## What needs to be done:
Please rewrite all of the entries below as text only, without the pictures, swapping "Romper" for "Jumpsuit" and changing nothing else.

## Materials provided:
· · · ·

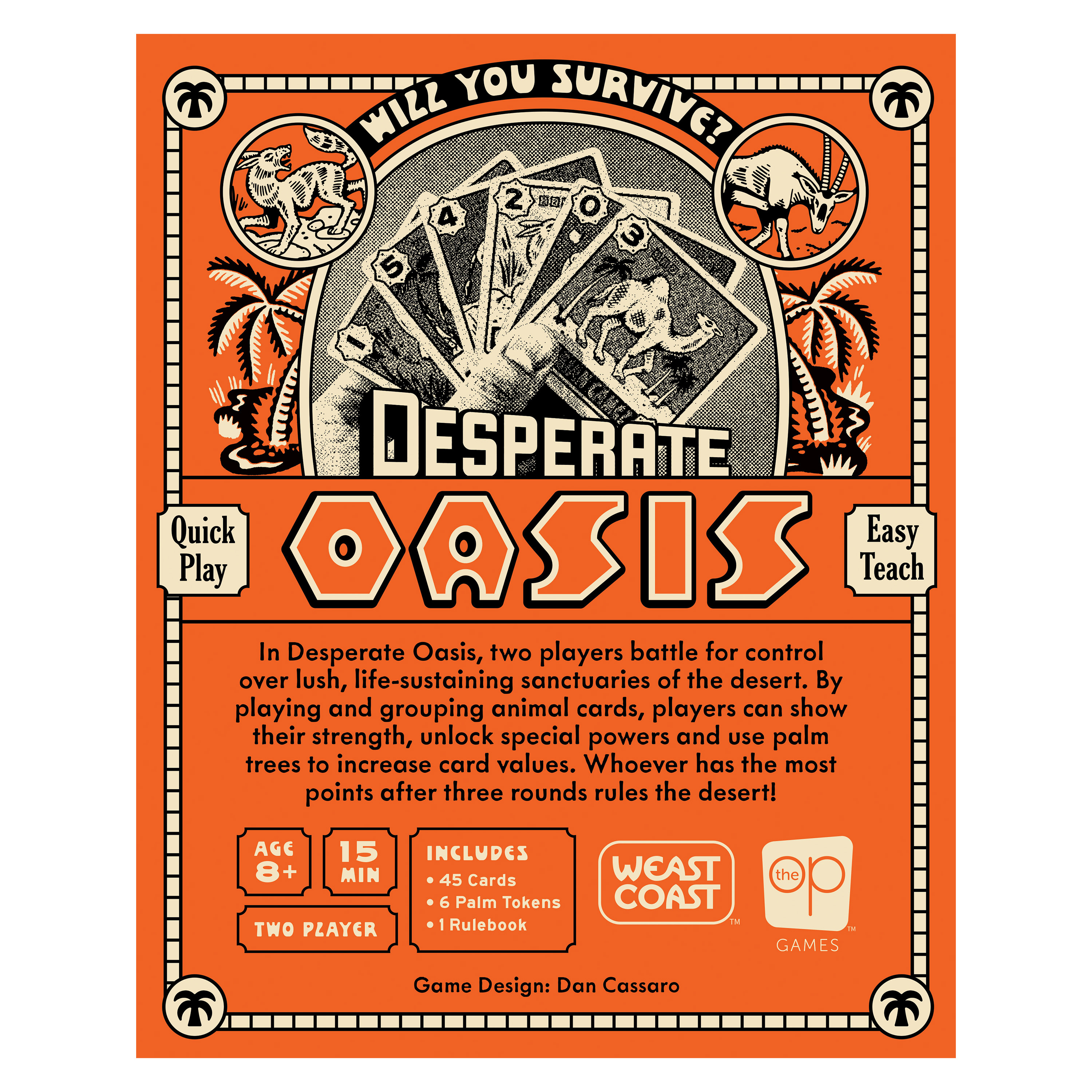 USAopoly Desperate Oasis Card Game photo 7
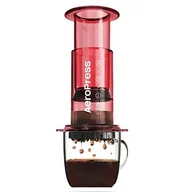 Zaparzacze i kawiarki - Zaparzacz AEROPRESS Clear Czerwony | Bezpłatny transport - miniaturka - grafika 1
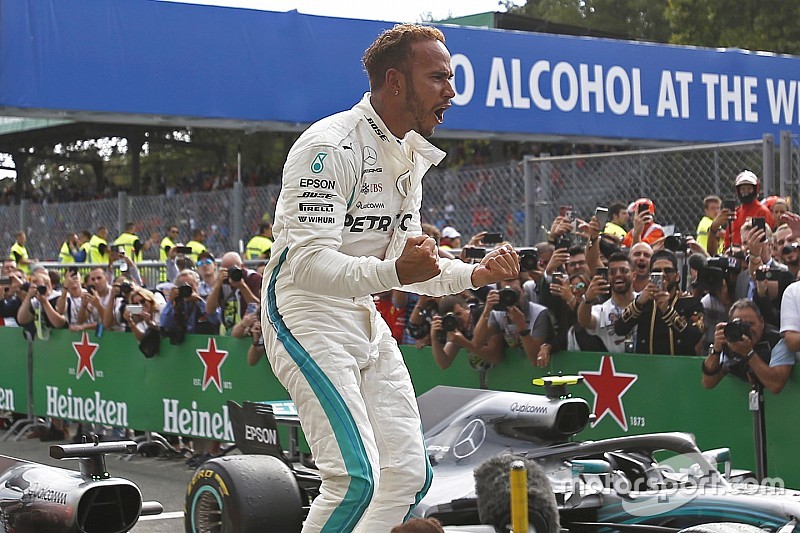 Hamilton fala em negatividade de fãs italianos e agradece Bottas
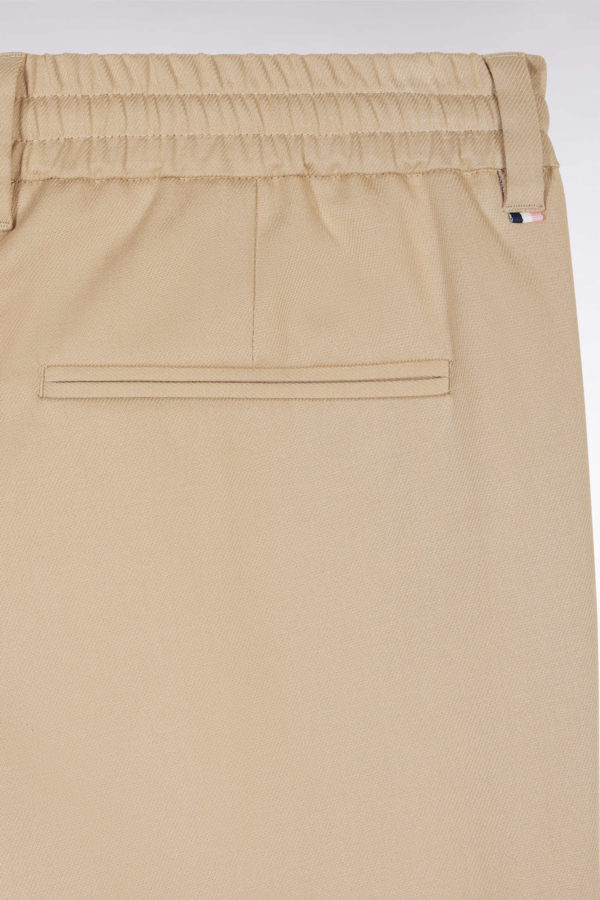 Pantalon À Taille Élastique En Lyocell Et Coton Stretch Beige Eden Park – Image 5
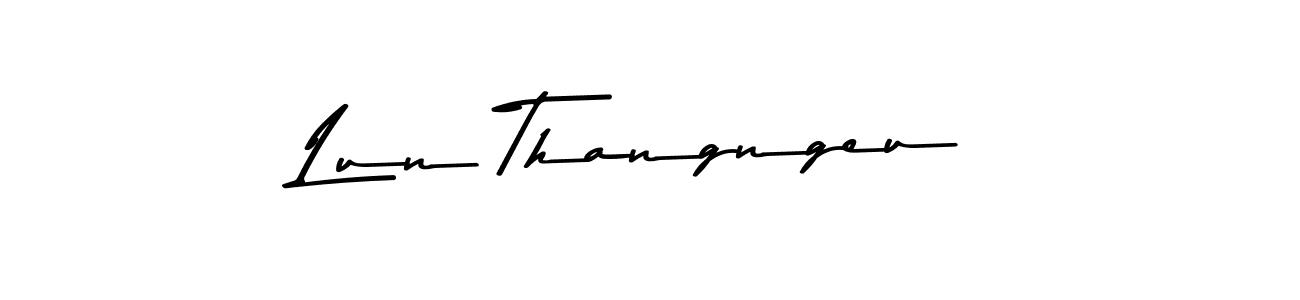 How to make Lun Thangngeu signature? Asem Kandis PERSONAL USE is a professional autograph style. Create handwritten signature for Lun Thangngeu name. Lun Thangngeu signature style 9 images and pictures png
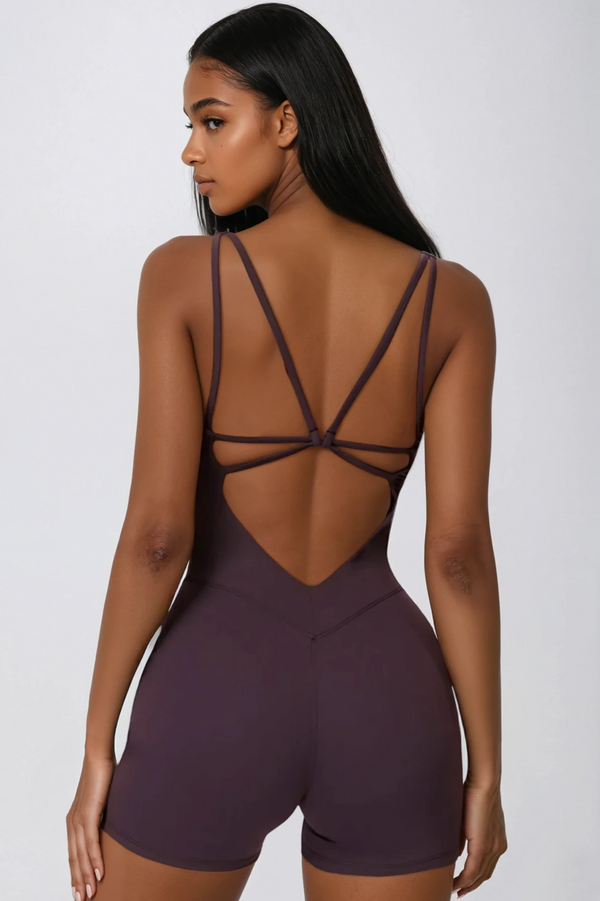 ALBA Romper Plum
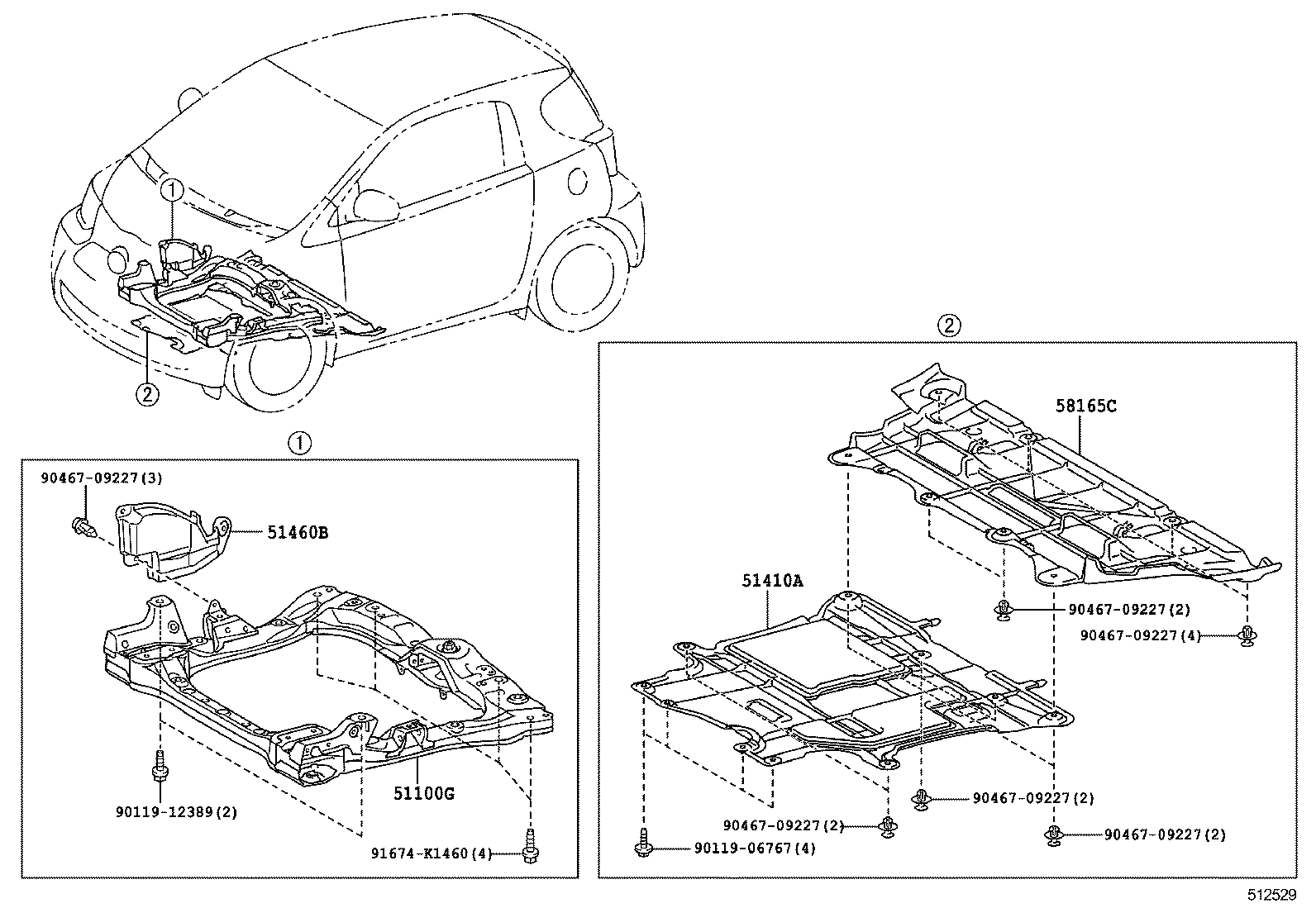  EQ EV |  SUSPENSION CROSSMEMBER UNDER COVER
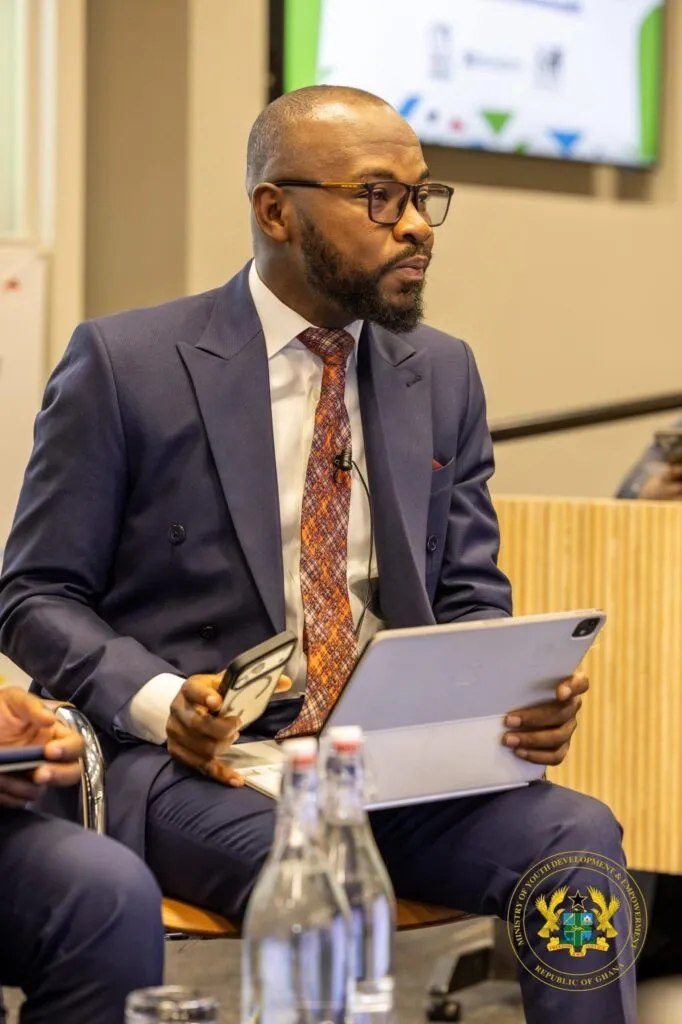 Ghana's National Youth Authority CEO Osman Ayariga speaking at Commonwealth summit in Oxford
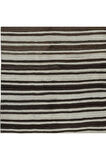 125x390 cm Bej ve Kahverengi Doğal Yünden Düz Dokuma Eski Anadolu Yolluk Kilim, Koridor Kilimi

· · · ·

## Reply to the exercise:
 USAopoly Desperate Oasis Card Game photo 7
 Zaparzacze i kawiarki - Zaparzacz AEROPRESS Clear Czerwony | Bezpłatny transport - miniaturka - grafika 1
 Hamilton fala em negatividade de fãs italianos e agradece Bottas
 Pantalon À Taille Élastique En Lyocell Et Coton Stretch Beige Eden Park – Image 5
 How to make Lun Thangngeu signature? Asem Kandis PERSONAL USE is a professional autograph style. Create handwritten signature for Lun Thangngeu name. Lun Thangngeu signature style 9 images and pictures png
 ALBA Jumpsuit Plum
  EQ EV |  SUSPENSION CROSSMEMBER UNDER COVER
 Ghana's National Youth Authority CEO Osman Ayariga speaking at Commonwealth summit in Oxford
 125x390 cm Bej ve Kahverengi Doğal Yünden Düz Dokuma Eski Anadolu Yolluk Kilim, Koridor Kilimi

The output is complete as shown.